Why Embarrassment is the Better Option

By Kaylee Anderson

I stared with utter distaste at the hand offered to me. “You want me to what?”

He cocked his head to the side, a smirk on his face. “Come on. You're never going to get better at West Coast if you don't practice.”

I glared out at the crowded dance floor, watching a myriad of colored lights swirl among the dancers already on the floor. “But I hate it. Like, hate it.”

He scoffed gently, pulling me to my feet. “You only hate it because you can't do it well. Once you know the moves, it'll be your favorite dance--I promise.”

I plodded reluctantly out onto the floor with a heavy sigh. I was sure he was wrong--there was no way in hell I would ever enjoy this strange pattern of arm-flailing and nonsensical steps.

It turns out last year's version of me was entirely wrong. Sure, I may not have mastered the steps of West Coast swing, but it's certainly become once of my favorite dances--along with all of the other dances I've ever tried. I've discovered a pattern that I and many other dancers follow: when people first start learning a new dance, they are hesitant, especially if they are the kind of dancers that hate to make mistakes and would rather do things right the first time. They choose to save themselves the embarrassment of stumbling through the steps and stay with their backs against the wall, staring out at the crowd while other people whirl past them. This, as you may have guessed, is simply not as much fun. It's hard to both be self-conscious about your abilities and have a good time.

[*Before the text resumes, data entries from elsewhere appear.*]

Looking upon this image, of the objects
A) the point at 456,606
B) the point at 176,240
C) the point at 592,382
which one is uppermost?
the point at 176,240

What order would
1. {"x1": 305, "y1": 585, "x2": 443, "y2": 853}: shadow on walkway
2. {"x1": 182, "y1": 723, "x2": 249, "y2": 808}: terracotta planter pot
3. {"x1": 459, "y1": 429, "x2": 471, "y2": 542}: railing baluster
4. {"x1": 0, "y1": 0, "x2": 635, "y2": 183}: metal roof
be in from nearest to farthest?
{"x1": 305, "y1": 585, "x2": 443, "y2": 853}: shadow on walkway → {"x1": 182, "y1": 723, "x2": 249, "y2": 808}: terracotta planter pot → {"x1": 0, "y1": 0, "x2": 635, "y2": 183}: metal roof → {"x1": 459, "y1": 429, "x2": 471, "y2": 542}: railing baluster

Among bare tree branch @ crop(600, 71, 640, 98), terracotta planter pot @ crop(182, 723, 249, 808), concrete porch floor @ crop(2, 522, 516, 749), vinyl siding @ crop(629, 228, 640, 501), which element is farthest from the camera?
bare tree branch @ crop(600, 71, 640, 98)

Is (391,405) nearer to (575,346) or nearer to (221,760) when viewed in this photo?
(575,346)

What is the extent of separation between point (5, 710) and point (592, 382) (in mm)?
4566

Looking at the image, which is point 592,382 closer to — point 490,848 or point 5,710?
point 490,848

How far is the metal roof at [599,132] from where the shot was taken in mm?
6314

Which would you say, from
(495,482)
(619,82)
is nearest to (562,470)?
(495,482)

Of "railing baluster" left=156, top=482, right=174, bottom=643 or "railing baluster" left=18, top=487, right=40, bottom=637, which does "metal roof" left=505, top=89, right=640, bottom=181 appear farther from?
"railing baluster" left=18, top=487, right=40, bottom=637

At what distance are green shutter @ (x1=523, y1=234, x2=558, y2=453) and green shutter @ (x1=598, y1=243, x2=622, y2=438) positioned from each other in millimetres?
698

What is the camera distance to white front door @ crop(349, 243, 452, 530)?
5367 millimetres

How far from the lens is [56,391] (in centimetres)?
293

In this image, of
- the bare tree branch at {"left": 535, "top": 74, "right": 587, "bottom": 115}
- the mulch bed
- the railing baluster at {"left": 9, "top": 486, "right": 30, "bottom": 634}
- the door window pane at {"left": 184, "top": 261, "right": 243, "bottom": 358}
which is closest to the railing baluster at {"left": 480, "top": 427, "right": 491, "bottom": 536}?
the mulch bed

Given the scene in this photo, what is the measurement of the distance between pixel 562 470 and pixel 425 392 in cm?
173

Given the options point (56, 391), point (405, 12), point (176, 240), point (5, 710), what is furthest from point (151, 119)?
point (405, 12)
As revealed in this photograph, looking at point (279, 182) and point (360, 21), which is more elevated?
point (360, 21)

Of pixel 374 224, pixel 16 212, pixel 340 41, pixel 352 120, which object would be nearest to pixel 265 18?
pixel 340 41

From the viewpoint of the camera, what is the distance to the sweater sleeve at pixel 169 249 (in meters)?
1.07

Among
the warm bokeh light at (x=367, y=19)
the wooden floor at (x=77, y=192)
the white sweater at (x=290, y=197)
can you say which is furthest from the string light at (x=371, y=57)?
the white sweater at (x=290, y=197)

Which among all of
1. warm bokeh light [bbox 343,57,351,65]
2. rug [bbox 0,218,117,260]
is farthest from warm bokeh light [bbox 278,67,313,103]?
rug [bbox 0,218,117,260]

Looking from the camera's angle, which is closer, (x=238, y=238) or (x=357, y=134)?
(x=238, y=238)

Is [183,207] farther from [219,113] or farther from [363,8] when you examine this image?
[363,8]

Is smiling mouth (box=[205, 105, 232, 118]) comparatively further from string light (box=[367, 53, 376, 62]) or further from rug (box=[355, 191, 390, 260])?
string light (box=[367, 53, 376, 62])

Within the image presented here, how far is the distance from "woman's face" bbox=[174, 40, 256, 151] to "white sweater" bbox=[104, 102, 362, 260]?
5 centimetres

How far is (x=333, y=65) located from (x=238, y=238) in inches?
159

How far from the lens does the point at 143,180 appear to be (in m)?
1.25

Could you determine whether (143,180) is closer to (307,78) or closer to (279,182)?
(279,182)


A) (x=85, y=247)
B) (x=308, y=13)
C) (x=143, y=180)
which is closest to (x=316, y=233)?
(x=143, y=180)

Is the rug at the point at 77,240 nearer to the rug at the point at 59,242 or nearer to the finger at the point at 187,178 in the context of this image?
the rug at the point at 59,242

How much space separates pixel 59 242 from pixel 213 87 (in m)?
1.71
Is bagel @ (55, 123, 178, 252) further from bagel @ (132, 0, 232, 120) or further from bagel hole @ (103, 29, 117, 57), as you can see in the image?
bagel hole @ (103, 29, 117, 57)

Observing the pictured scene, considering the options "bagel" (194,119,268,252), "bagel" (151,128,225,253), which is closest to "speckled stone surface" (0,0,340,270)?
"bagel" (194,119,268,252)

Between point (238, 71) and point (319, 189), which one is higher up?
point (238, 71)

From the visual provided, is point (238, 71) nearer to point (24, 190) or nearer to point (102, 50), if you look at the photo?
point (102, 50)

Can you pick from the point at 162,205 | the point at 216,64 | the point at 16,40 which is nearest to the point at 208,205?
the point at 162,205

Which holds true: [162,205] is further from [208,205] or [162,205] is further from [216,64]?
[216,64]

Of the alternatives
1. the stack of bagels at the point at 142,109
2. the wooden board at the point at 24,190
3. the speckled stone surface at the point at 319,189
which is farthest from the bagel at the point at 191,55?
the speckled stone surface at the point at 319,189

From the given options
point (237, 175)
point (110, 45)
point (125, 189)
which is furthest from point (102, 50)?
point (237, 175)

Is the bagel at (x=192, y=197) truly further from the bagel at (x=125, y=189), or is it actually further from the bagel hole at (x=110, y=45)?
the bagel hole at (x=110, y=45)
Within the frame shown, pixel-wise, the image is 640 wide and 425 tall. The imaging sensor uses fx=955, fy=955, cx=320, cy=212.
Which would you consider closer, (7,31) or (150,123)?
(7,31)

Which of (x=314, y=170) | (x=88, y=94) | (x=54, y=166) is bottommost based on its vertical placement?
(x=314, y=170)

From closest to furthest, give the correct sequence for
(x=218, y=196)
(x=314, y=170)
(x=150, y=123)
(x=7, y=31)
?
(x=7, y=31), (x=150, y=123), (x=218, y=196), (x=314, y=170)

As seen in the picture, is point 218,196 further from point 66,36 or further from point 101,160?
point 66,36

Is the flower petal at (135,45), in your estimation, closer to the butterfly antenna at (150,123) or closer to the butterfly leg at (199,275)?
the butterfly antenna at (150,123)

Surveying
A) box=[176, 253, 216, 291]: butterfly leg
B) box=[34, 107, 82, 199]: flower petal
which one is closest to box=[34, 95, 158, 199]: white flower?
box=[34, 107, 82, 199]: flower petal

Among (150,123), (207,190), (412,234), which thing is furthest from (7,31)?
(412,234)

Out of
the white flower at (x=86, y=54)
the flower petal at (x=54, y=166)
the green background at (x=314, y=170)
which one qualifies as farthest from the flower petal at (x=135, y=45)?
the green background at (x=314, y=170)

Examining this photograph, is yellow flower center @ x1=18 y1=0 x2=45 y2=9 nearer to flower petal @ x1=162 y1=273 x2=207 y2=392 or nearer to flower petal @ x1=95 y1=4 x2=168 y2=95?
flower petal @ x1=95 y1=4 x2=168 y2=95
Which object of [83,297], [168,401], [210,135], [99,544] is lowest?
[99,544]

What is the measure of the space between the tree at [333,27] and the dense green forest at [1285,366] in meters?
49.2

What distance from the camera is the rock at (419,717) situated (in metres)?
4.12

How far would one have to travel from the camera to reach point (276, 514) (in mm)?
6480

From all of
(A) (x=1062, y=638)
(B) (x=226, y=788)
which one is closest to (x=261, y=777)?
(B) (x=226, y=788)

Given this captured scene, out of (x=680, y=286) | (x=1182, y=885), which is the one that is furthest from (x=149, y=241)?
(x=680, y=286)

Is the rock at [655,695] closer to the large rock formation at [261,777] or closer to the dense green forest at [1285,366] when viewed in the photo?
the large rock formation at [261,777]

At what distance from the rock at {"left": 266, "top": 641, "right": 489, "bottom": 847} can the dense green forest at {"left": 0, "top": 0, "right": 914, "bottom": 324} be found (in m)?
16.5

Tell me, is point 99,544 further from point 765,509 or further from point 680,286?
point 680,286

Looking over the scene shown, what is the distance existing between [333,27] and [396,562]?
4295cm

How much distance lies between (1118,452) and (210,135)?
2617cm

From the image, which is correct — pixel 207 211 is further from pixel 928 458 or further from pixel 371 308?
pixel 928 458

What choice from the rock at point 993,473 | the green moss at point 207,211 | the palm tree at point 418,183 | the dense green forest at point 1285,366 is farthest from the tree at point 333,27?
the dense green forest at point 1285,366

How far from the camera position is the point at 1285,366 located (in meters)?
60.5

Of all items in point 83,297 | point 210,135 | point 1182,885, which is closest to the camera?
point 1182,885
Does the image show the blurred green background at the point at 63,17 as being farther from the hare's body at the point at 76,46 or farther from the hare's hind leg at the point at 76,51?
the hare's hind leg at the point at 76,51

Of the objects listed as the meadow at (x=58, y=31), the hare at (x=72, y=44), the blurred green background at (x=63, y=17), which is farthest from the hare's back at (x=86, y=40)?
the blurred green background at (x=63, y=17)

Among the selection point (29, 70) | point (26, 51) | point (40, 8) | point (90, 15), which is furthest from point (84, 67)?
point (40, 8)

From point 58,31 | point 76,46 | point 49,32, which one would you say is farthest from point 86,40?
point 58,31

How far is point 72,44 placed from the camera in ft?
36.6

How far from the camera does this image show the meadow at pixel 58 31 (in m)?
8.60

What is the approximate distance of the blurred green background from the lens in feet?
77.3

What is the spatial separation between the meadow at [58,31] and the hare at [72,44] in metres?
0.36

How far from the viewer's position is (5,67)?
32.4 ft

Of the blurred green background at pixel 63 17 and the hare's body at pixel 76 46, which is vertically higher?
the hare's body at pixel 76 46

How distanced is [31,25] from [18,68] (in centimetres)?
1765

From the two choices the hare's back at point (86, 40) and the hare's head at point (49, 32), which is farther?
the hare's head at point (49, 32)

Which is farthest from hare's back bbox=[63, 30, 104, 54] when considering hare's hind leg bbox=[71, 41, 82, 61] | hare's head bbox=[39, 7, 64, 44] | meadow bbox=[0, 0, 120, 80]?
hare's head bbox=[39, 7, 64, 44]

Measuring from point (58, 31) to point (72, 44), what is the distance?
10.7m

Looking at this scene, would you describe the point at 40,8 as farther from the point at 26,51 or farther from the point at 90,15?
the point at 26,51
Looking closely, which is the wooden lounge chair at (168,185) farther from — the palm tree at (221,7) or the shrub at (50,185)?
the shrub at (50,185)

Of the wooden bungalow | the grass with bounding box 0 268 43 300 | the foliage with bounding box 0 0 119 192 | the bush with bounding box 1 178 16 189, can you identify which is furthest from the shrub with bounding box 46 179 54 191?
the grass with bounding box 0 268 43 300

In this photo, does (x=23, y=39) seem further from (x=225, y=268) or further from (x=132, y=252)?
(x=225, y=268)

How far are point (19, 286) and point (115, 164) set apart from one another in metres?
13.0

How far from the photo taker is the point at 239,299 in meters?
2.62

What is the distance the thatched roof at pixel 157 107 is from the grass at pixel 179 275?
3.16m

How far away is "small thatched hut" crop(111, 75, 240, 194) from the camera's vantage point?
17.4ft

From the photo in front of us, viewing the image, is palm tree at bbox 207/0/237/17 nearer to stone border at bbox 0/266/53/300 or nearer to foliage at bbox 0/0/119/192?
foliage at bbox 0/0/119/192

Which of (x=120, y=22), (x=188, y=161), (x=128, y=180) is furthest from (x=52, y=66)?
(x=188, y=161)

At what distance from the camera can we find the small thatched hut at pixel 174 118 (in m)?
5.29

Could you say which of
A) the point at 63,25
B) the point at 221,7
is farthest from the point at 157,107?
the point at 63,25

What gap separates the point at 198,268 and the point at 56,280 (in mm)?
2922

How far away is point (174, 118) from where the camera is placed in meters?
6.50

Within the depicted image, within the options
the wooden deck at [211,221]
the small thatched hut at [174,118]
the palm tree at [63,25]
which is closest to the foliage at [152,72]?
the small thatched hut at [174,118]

I've found a simple yet difficult solution to this problem: stop caring about what other people think and just do it. This is easier said than done, of course, especially if you are new to not-caring like I was a year ago. What's important to remember, especially if you are social dancing, is that no one is judging your every move. Yes, occasionally there are people watching you, but no one is sitting there taking notes on every little thing you're doing wrong and laminating it to mock you with later. It's more than acceptable to experiment a little with your dancing so you know what works for you and what doesn't, and that's hard to do if you're nitpicking your own dancing. You can't allow yourself to be paralyzed by the fact that you can't perfectly execute a move or that you put your foot in the wrong place. If you overthink your dancing, it will automatically be way worse than you expected.

Instead, just tell yourself to try. If you're putting effort into what you do and you're having a good time, then that's all that anyone else could ever ask for. If someone asks you to try a dance that you've only done twice in your life, don't turn them down. Uttering a small “I kind of suck at this, but I'll try” is fine, and if your partner doesn't slowly back away then you have no reason to feel ashamed. They've chosen to dance with you, and it's probably not because you are the most amazing and perfect dancer to exist. This is how I've begun to improve in a variety of dances, even if I've never had a formal lesson in that style. Stumbling through a dance is a fantastic way to learn, and if you allow yourself to have opportunities like that it won't be long before you'll have trouble picking a favorite dance. That's how I've learned a majority of Samba. I'm still terrible at it, but every time a Samba comes on I always make someone dance it with me. I know that I probably look silly and that my technique is all over the place, but I'm way better than I used to be because I've given myself many opportunities to learn.

So, the next time someone asks you to dance, don't plaster yourself to the wall and try to blend in with the foliage--paste on a smile, offer your hand, and get ready to look silly. After all, maybe the dance you're hesitant to try will end up becoming your favorite.